“You are sure?” I said.

“No,” he answered, “not sure, but I shall hope. Now let’s get on again till dark, and then we’ll have a good rest in the safest place we can find.”

In the exertion and toil that followed I found some relief. My interest, too, was excited by seeing how much Mr Francis seemed to change hour by hour, and how well he knew the country which he led us through.

He found for us a capital resting-place in a rocky gorge, where, unless tracked step by step, there was no fear of our being surprised. Here there was water and fruit, and, short a distance as we had come, the darkness made it necessary that we should wait for day.

Then followed days and weeks of slow travel through a beautiful country, always south and west. We did not go many miles some days, for the burden we carried made our passage very slow. Sometimes, too, our black scouts came back to announce that we were travelling towards some black village, or that a hunting party was in our neighbourhood, and though these people might have been friendly, we took the advice of our black companions and avoided them, either by making a détour or by waiting in hiding till they had passed.

Water was plentiful, and Jimmy and Ti-hi never let us want for fruit, fish, or some animal for food. Now it would be a wild pig or a small deer, more often birds, for these literally swarmed in some of the lakes and marshes round which we made our way.

The country was so thinly inhabited that we could always light a fire in some shut-in part of the forest without fear, and so we got on, running risks at times, but on the whole meeting with but few adventures.

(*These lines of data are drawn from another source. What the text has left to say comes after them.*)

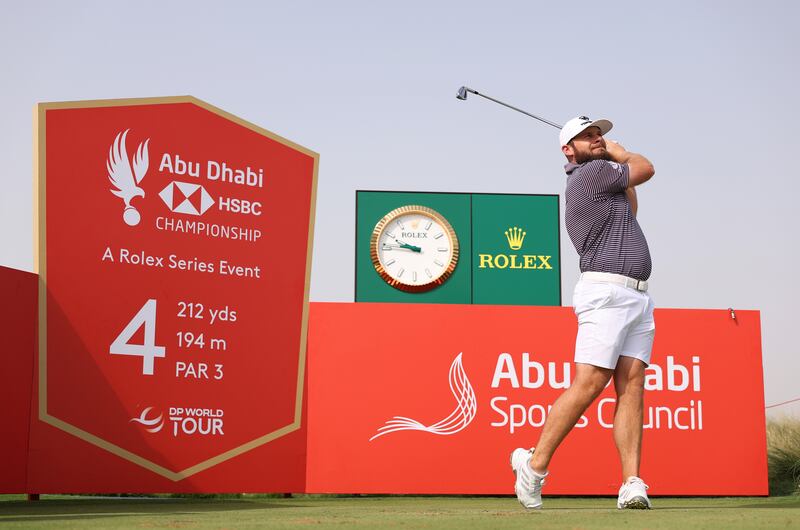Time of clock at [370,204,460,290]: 9:45
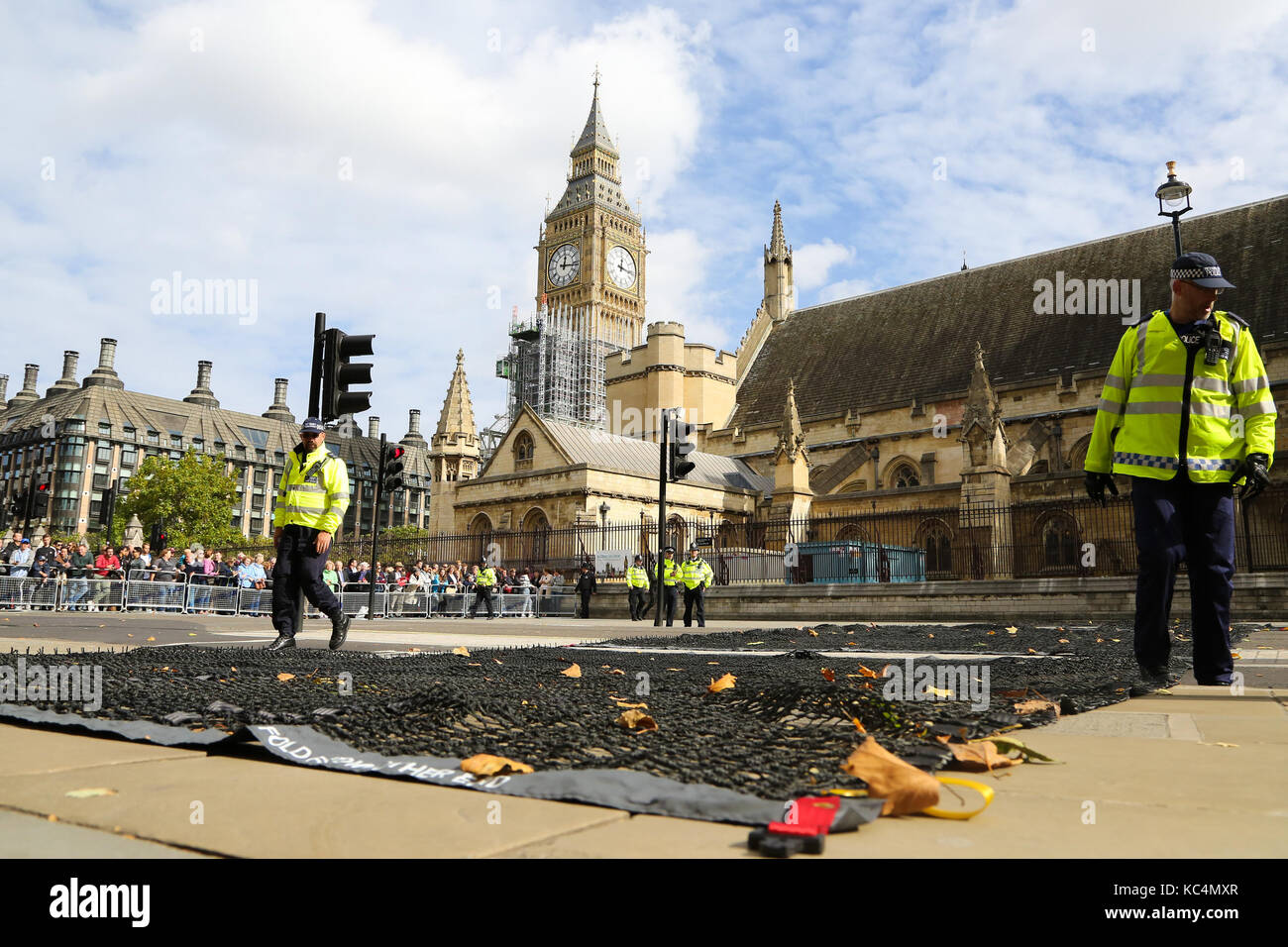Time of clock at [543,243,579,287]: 12:16
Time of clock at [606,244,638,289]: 12:16
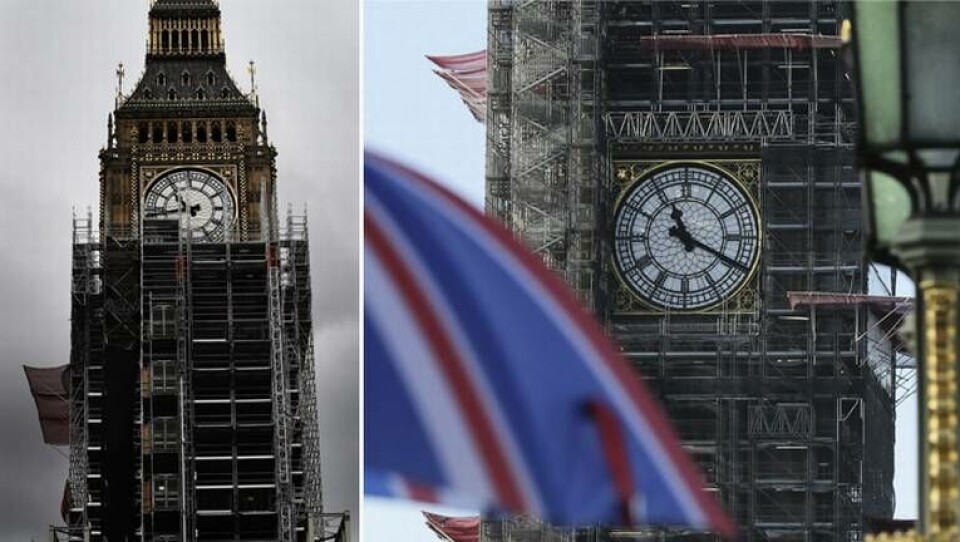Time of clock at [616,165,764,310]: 11:19
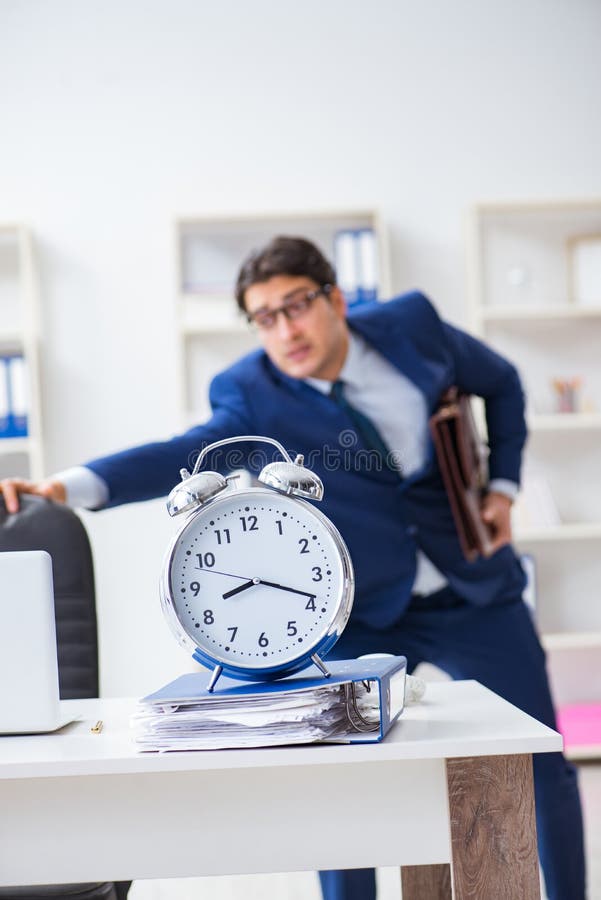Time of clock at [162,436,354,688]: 8:18
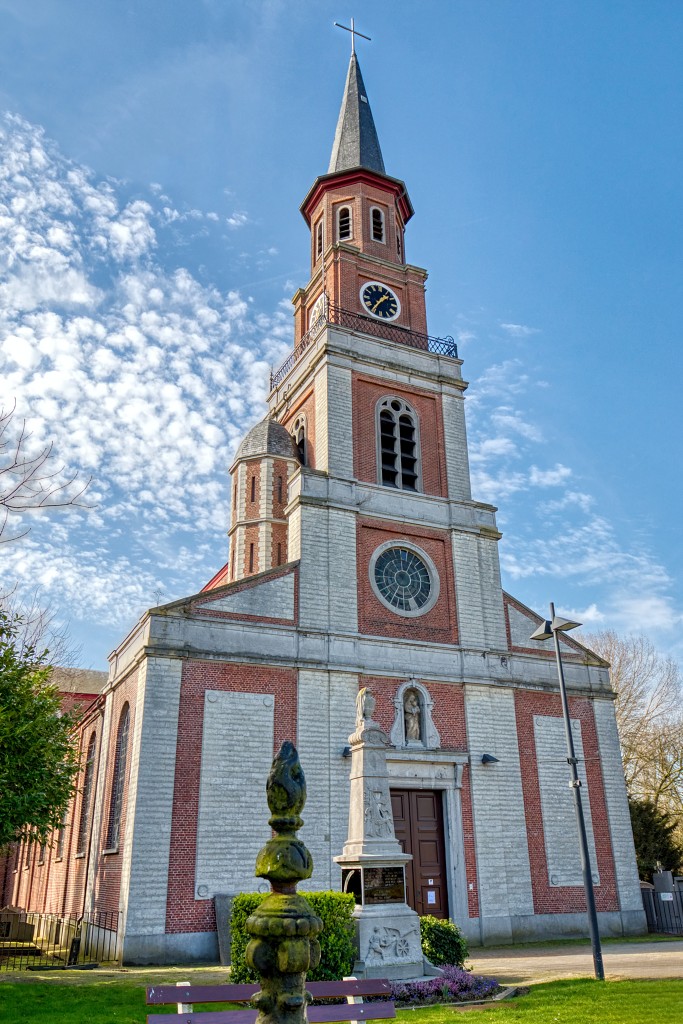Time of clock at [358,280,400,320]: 1:35
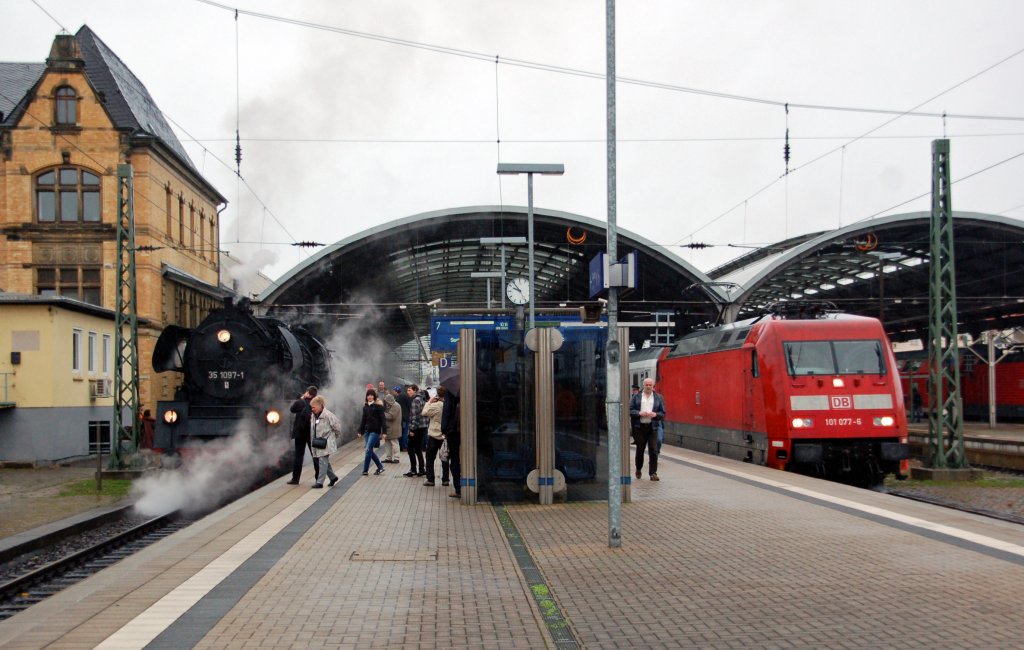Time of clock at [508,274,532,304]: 9:53
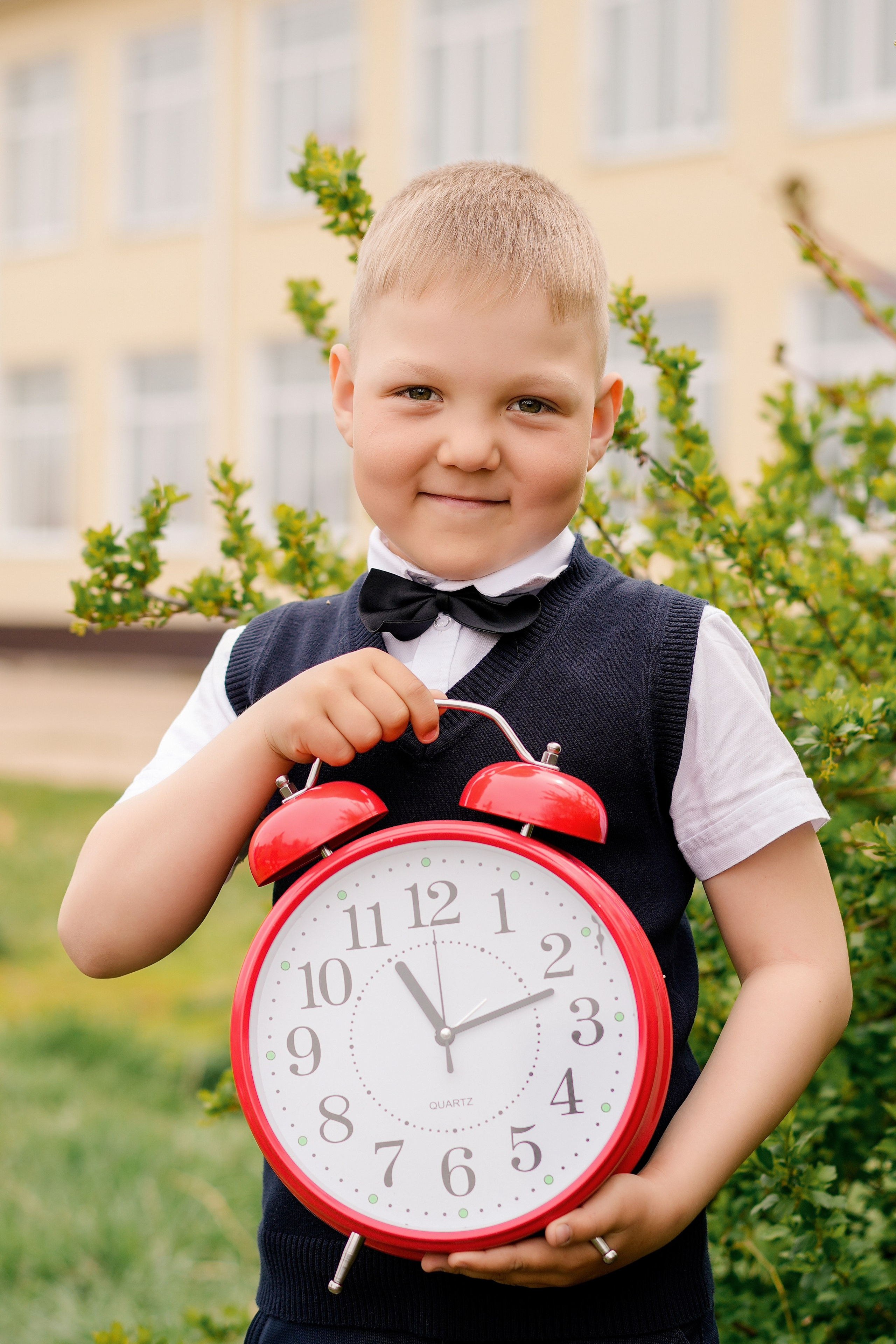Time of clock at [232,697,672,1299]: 11:12
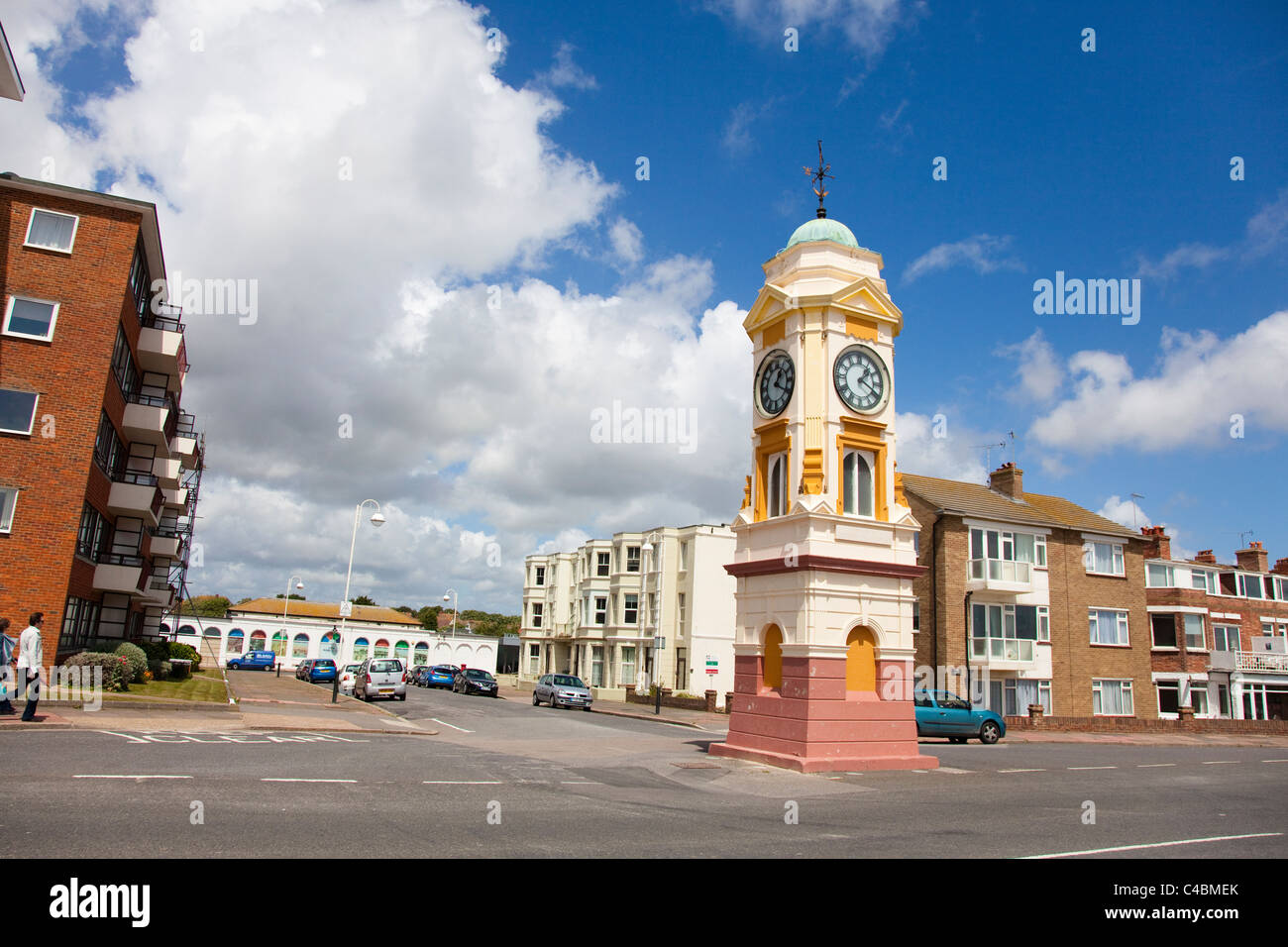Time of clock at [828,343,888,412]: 1:19
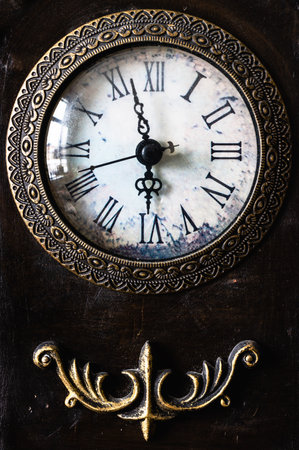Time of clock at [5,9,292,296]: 5:57
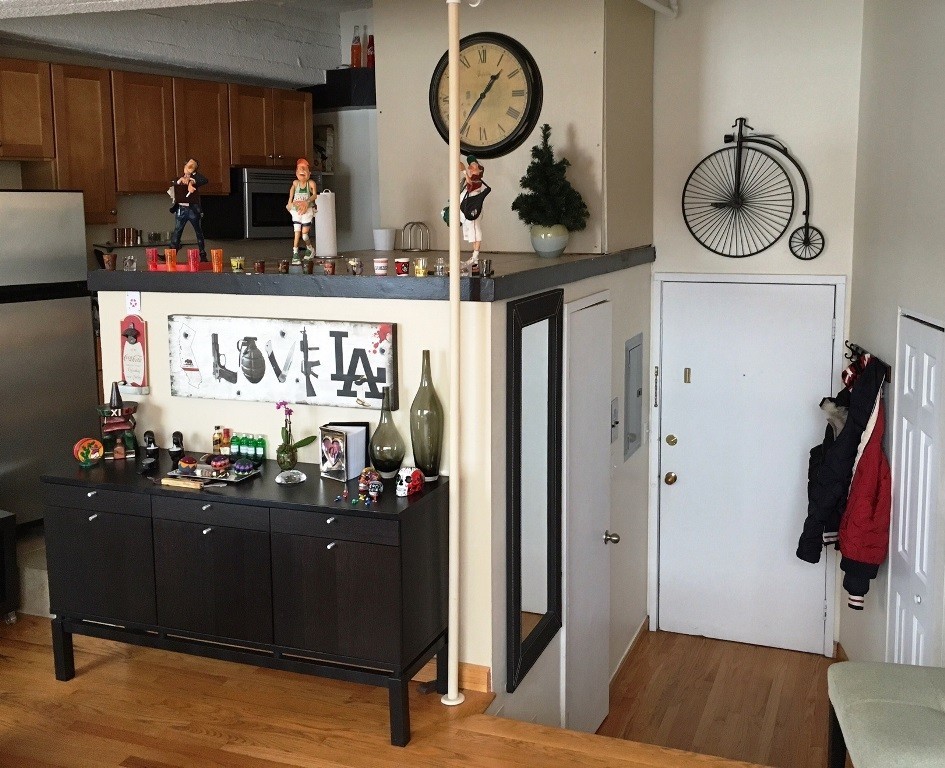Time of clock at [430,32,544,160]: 1:36
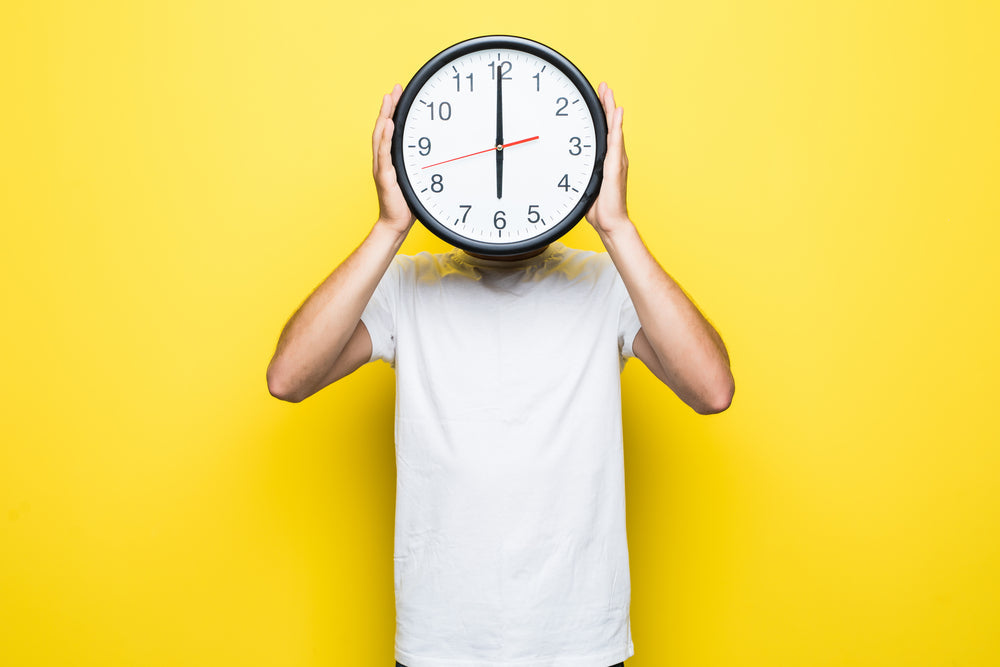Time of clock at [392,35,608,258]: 5:59
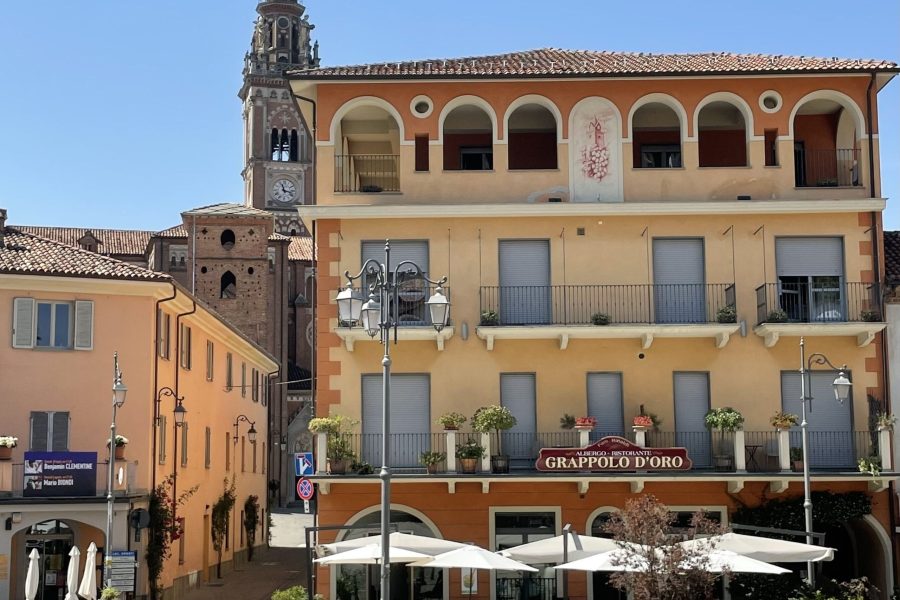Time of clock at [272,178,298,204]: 11:17
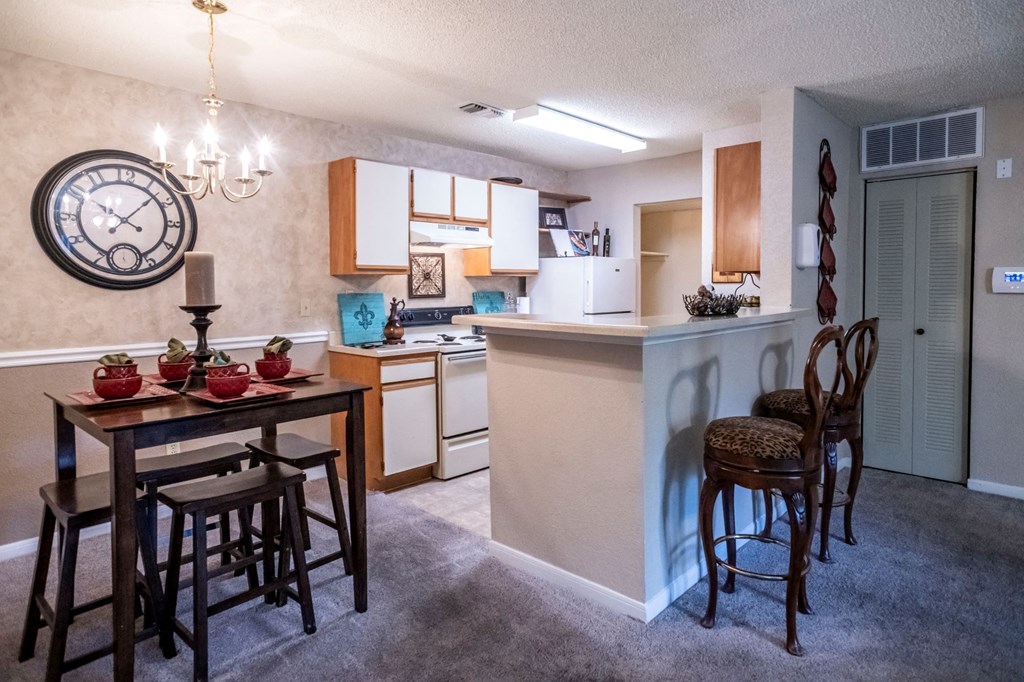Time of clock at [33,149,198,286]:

After getting over the exertion and a little return of fever from too early leaving his sick-bed of boughs, Mr Francis mended rapidly, his wound healing well and his mind daily growing clearer. Every now and then, when excited, he had relapses, and looked at us hopelessly, talking quickly in the savages’ tongue; but these grew less frequent, and there would be days during which he would be quite free. He grew so much better that at the end of a month he insisted upon taking his place at one of the bamboos, proving himself to be a tender nurse to our invalid in his turn.

And all this time my father seemed to alter but little. The doctor was indefatigable in his endeavours; but though he soon wrought a change in his patient’s bodily infirmities to such an extent, that at last my father could walk first a mile, then a couple, and then ease the bearers of half their toil, his mind seemed gone, and he went on in a strangely vacant way.

As time went on and our long journey continued he would walk slowly by my side, resting on my shoulder, and with his eyes always fixed upon the earth. If he was spoken to he did not seem to hear, and he never opened his lips save to utter a few words in the savage tongue.